◆ DOCUMENT

○ ○ ○ ○ ○

# 2016.5 Chevy Cruze quarter panel procedures



## Blasirl (Mar 31, 2015)

This is for the bodymen out there...









Sign of the times: 2016 Chevy Cruze quarter panel procedures 'very similar' to steel Mercedes steps - Repairer Driven News


General Motors’ instructions for replacing a quarter panel on a next-generation Chevrolet Cruze are reminiscent of the procedures for a steel Mercedes, P&L Consultants’ Larry...




www.repairerdrivennews.com







https://www.naaa.com/References/reference_materials/Structural_Analysis_Chevrolet_Cruze.pdf


----------



## mumbogray (Feb 6, 2019)

Blasirl said:


> This is for the bodymen out there...
> 
> 
> 
> ...


What is the likely hood that a body shop will follow this procedure? I unfortunately got hit at a stop sign a few weeks go, and am awaiting my car back with a new quarter panel, bumper, and wheel (She admitted fault, bless her). I took it to my dealer and they sent it to the body shop they use; the dealer is not actually doing any body work.

My insurance wanted to use reconditioned parts for these, they got them from the junkyard and it is not color matched, so they will be repainted as well. In this case since the parts are not OEM, is the repair procedure still to cut any replace, rather than just remove and replace the old quarter panel? Should I ask if they are taking the steps mentioned in your post? I am a bit worried about the structural integrity following the hit.. is this method of cutting and replacing a more structurally sound method of repair? So far no one has said if my car has structural damage. 

Thanks


----------



## Blasirl (Mar 31, 2015)

If the shop they use is reputable, you should have no worries. Most reputable shops give some type of warranty on the work. As far as used parts, usually that is not an issue and saves money to boot. Occasionally there are no more new parts depending on the item and age of the vehicle.

To remove a quarter panel on a Cruze is a cut and weld job as they are not bolt on or plastic. If underlying structure is removed due to damage or ease of installation, it will be replaced. 

For your peace of mind, if it is not too late, you can ask the body shop for in progress photos so that you can see what they are doing before the paint or filler goes on. Once it is finished, ask the dealer to put it up on the lift so you can inspect the workmanship. If at that point you see something out of the ordinary, say so before accepting it back, but more than likely it will be fine.


----------



## mumbogray (Feb 6, 2019)

Blasirl said:


> If the shop they use is reputable, you should have no worries. Most reputable shops give some type of warranty on the work. As far as used parts, usually that is not an issue and saves money to boot. Occasionally there are no more new parts depending on the item and age of the vehicle.
> 
> To remove a quarter panel on a Cruze is a cut and weld job as they are not bolt on or plastic. If underlying structure is removed due to damage or ease of installation, it will be replaced.
> 
> For your peace of mind, if it is not too late, you can ask the body shop for in progress photos so that you can see what they are doing before the paint or filler goes on. Once it is finished, ask the dealer to put it up on the lift so you can inspect the workmanship. If at that point you see something out of the ordinary, say so before accepting it back, but more than likely it will be fine.

○ ○ ○ ○ ○

◆ DATASET SECTION
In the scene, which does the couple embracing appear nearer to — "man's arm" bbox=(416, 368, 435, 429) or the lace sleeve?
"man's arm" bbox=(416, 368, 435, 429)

○ ○ ○ ○ ○

◆ TO BE DONE
a - In the Cruze quarter panel thread, translate this sentence into Spanish: "Most reputable shops give some type of warranty on the work."
b - According to the Cruze quarter panel thread, why does taking off a quarter panel on a Cruze mean cutting and welding? Answer in one to three sentences.

◆ THE RESPONSES
a - La mayoría de los talleres de buena reputación ofrecen algún tipo de garantía sobre el trabajo.

b - On a Cruze, the quarter panels are not bolted on and are not plastic. So removing one is a cut and weld job.